# Problem description:
Your job is to give again, exactly and with no additions, the lines in the records below from the one with "حکم مصرف رگ های سیاه در گوشت مرغ" through the one with "Honoring the War Dead", both included. Omit the pictures.

[Excerpted data]

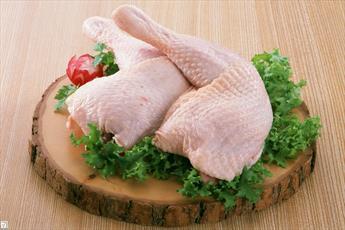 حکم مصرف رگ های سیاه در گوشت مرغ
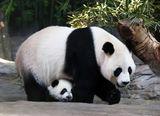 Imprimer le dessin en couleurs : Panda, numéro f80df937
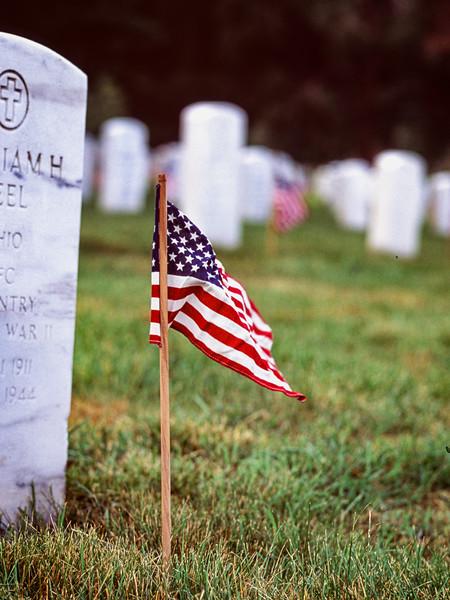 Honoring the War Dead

[/Excerpted data]
[Excerpted data]

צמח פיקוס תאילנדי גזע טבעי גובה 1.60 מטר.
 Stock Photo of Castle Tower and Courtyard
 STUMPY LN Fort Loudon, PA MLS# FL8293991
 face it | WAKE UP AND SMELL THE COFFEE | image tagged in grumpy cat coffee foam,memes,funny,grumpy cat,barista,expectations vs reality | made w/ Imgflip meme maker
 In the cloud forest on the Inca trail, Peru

[/Excerpted data]

# Finished exercise:
 حکم مصرف رگ های سیاه در گوشت مرغ
 Imprimer le dessin en couleurs : Panda, numéro f80df937
 Honoring the War Dead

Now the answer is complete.